++++ Dataset rows

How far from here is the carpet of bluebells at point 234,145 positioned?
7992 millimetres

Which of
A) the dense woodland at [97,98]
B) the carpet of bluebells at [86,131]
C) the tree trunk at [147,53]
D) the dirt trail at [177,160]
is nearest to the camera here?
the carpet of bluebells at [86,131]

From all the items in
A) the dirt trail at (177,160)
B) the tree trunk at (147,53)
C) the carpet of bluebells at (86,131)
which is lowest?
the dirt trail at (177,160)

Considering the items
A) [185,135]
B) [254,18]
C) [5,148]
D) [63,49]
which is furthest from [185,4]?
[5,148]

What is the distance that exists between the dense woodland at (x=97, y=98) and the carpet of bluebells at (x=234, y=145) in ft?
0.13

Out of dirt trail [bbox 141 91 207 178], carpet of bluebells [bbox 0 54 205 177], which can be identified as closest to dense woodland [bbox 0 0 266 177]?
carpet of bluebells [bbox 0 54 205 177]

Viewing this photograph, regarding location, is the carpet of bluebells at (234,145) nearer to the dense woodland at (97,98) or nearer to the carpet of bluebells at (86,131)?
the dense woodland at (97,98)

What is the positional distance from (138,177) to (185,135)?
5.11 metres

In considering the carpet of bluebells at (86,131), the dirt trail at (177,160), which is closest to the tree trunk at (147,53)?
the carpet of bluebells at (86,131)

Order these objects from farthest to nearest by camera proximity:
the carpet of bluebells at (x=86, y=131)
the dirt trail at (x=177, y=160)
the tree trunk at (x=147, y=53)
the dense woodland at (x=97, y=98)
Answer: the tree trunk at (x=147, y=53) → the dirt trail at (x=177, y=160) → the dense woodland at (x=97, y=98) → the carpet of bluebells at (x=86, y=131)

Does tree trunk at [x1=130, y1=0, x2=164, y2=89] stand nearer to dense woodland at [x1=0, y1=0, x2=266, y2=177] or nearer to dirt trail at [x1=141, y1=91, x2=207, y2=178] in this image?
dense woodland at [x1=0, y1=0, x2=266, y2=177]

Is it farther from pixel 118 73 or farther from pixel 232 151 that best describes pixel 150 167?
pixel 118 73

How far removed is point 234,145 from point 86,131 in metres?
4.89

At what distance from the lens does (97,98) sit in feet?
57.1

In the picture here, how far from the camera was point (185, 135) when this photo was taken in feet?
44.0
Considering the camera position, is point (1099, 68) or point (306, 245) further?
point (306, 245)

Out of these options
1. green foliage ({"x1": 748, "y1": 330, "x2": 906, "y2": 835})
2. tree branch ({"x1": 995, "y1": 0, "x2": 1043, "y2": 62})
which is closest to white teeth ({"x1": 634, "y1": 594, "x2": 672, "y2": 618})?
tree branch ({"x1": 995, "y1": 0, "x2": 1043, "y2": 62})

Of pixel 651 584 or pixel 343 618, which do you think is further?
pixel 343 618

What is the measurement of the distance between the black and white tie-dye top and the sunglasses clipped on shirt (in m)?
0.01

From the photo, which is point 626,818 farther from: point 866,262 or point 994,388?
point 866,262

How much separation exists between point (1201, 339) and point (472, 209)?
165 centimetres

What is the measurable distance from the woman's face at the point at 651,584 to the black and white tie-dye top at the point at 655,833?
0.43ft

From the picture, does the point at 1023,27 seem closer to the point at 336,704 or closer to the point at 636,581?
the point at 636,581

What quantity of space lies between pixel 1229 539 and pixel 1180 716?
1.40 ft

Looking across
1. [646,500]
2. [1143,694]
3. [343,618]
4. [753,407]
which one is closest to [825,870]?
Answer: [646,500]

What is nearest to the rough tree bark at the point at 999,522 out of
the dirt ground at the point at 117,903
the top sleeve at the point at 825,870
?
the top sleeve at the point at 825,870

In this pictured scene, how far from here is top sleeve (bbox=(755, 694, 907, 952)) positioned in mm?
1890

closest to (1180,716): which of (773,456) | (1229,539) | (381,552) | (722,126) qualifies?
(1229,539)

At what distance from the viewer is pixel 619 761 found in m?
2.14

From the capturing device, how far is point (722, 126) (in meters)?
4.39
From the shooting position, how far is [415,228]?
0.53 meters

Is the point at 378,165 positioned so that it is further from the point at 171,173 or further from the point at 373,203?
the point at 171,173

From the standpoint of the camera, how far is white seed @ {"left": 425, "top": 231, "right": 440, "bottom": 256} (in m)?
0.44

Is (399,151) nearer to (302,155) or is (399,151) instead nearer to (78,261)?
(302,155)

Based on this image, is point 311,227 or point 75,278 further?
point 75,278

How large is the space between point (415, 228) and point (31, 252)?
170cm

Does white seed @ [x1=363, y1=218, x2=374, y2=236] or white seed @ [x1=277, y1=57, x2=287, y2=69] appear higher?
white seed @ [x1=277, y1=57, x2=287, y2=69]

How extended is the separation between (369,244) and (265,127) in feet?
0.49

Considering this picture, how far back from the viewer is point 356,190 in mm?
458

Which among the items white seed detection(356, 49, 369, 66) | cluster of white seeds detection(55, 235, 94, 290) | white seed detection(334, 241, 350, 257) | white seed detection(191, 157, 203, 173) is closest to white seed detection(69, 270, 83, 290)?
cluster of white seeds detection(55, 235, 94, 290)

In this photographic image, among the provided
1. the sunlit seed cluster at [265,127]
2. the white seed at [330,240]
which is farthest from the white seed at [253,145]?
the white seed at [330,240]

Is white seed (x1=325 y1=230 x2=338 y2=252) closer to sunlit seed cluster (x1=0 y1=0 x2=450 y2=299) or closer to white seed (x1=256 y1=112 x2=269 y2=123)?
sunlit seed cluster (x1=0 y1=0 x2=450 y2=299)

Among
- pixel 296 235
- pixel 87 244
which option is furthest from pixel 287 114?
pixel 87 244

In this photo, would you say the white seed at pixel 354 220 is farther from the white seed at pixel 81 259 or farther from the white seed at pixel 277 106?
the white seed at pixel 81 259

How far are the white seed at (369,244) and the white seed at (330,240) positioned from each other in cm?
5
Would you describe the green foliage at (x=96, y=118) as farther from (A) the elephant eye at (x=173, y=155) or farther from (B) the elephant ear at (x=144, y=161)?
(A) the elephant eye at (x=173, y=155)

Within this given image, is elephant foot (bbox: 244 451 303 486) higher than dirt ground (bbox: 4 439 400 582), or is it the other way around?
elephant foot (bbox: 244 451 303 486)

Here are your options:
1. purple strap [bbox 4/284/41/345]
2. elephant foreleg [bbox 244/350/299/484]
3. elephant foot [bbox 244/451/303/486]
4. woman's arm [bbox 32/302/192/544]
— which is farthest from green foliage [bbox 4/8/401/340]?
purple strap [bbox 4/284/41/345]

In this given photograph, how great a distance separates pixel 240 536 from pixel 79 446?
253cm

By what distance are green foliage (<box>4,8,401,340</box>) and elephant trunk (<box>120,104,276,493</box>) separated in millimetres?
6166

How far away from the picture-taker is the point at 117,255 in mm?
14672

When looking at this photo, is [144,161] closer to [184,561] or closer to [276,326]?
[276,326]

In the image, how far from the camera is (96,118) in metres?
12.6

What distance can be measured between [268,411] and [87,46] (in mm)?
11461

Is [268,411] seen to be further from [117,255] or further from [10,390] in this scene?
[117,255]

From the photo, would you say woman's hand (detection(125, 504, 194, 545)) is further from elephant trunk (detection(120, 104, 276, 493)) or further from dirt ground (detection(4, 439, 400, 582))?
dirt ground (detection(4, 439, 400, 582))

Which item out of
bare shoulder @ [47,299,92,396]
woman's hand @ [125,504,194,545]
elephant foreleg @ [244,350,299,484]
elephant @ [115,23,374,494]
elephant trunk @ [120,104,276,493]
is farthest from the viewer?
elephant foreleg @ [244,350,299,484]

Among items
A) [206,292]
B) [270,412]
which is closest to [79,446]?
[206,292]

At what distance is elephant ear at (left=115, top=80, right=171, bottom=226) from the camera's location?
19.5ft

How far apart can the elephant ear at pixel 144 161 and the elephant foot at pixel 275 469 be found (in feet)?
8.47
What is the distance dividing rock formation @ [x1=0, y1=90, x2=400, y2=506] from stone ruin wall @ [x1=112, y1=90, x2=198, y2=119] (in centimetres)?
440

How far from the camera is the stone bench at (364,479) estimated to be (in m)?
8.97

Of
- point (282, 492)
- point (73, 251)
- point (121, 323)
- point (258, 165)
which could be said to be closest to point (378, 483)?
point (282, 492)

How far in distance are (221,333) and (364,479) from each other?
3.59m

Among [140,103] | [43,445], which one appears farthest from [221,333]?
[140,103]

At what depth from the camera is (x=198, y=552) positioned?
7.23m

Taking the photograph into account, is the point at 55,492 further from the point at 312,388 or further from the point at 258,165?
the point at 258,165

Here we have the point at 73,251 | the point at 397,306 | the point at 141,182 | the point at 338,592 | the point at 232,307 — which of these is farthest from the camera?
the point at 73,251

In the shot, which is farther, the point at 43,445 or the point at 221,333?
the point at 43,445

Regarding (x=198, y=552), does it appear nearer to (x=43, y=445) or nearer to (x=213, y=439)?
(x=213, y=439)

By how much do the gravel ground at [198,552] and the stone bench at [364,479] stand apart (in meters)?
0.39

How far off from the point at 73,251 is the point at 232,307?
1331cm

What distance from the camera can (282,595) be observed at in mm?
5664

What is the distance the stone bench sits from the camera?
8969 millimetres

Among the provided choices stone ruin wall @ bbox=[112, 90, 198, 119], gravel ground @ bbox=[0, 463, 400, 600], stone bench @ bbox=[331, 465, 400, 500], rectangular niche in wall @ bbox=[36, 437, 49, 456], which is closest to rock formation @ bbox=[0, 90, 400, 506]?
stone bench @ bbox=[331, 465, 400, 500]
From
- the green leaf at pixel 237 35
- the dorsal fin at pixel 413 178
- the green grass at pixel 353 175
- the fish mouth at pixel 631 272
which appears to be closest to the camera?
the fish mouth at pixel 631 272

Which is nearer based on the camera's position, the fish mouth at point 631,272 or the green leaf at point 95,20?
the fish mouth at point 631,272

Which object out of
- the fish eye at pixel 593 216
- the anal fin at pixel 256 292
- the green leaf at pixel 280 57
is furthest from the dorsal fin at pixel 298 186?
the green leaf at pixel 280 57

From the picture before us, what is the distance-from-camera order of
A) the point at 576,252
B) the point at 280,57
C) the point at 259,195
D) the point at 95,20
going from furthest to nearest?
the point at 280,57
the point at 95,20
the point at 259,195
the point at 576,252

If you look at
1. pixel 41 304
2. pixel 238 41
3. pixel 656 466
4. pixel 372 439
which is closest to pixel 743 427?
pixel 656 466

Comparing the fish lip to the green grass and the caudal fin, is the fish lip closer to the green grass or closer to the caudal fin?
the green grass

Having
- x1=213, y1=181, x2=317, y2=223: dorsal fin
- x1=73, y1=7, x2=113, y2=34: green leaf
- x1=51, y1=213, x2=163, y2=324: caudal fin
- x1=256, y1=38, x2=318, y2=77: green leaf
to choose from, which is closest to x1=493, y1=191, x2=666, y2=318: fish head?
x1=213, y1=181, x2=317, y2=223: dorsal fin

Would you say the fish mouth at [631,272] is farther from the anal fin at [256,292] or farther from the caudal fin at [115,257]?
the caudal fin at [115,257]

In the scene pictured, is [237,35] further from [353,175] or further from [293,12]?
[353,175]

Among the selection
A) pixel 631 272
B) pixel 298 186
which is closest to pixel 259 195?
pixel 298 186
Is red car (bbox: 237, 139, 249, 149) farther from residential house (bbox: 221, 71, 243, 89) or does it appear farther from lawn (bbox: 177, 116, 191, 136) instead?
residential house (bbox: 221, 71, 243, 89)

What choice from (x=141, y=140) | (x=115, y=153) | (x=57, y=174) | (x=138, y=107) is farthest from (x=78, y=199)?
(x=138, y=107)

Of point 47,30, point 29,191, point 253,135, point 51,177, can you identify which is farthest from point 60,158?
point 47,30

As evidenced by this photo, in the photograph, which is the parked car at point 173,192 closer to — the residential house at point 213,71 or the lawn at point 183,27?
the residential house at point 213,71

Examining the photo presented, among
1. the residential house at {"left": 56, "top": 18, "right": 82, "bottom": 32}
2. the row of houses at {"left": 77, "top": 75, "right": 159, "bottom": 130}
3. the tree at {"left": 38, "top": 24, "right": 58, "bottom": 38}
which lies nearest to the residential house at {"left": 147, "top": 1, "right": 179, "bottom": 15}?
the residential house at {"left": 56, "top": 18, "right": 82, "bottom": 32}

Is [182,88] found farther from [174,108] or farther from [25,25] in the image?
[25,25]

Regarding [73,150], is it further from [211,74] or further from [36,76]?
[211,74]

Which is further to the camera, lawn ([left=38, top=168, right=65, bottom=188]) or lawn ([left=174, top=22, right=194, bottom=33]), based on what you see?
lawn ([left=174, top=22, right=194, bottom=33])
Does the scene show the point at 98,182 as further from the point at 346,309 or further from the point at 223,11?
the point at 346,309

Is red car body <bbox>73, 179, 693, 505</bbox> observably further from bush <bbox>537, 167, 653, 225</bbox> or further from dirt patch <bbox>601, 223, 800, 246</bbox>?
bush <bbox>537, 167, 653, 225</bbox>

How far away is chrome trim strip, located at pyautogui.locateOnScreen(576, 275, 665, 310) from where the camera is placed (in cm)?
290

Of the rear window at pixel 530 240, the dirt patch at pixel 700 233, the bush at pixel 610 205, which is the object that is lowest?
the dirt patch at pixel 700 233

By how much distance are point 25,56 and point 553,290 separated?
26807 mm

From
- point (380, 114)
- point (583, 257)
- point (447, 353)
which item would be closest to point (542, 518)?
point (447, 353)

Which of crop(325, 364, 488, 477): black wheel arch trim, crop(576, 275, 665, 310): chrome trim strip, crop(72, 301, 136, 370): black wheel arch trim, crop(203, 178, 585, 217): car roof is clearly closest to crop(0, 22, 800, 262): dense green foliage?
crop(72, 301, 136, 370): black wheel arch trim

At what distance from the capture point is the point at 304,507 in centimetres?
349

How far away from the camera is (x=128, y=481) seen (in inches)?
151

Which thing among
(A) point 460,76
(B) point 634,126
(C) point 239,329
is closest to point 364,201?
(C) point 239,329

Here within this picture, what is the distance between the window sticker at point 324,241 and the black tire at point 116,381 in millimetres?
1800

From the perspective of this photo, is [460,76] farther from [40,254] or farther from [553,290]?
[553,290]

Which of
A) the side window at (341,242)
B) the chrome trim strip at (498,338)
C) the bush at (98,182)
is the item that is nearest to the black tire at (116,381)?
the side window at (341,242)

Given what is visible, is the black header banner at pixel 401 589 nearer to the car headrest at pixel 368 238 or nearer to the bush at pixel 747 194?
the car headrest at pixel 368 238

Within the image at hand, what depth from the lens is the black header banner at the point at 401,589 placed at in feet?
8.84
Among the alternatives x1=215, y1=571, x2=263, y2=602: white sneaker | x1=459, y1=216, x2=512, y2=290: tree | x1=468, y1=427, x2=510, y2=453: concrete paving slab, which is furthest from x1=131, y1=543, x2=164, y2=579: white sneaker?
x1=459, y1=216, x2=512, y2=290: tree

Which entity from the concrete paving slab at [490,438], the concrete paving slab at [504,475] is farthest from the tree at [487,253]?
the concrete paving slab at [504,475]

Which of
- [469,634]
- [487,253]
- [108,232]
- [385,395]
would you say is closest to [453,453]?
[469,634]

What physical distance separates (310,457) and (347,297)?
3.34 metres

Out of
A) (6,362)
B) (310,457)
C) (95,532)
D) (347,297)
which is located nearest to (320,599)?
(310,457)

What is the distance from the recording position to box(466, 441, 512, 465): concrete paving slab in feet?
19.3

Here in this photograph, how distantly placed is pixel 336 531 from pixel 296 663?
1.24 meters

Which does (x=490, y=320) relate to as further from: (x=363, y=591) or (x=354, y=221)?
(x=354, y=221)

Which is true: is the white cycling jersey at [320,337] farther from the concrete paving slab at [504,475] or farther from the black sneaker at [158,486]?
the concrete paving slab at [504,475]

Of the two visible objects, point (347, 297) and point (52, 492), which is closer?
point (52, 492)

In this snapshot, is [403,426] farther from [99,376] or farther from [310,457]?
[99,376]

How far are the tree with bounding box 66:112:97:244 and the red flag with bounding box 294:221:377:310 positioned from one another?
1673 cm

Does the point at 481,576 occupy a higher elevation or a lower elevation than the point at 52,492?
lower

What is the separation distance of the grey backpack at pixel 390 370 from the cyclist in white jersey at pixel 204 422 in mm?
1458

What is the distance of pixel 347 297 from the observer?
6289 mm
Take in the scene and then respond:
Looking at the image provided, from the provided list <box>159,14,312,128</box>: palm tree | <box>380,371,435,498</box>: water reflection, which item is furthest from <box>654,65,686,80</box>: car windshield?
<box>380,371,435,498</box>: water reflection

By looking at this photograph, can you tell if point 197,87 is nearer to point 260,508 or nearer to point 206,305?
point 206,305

++++++++

Copy out the lines above word for word. Begin at the first line and stop after the line that contains "5.11 metres".

How far from here is the carpet of bluebells at point 234,145 positioned?
7992 millimetres

Which of
A) the dense woodland at [97,98]
B) the carpet of bluebells at [86,131]
C) the tree trunk at [147,53]
D) the dirt trail at [177,160]
is nearest to the camera here?
the carpet of bluebells at [86,131]

From all the items in
A) the dirt trail at (177,160)
B) the tree trunk at (147,53)
C) the carpet of bluebells at (86,131)
which is lowest?
the dirt trail at (177,160)

Considering the items
A) [185,135]
B) [254,18]
C) [5,148]
D) [63,49]
which is furthest from [185,4]?
[5,148]

What is the distance that exists between the dense woodland at (x=97, y=98) and the carpet of bluebells at (x=234, y=145) in ft?
0.13

Out of dirt trail [bbox 141 91 207 178], carpet of bluebells [bbox 0 54 205 177], which can be identified as closest to dense woodland [bbox 0 0 266 177]?
carpet of bluebells [bbox 0 54 205 177]

Viewing this photograph, regarding location, is the carpet of bluebells at (234,145) nearer to the dense woodland at (97,98) or nearer to the carpet of bluebells at (86,131)?
the dense woodland at (97,98)

What is the positional distance from (138,177) to (185,135)?
5.11 metres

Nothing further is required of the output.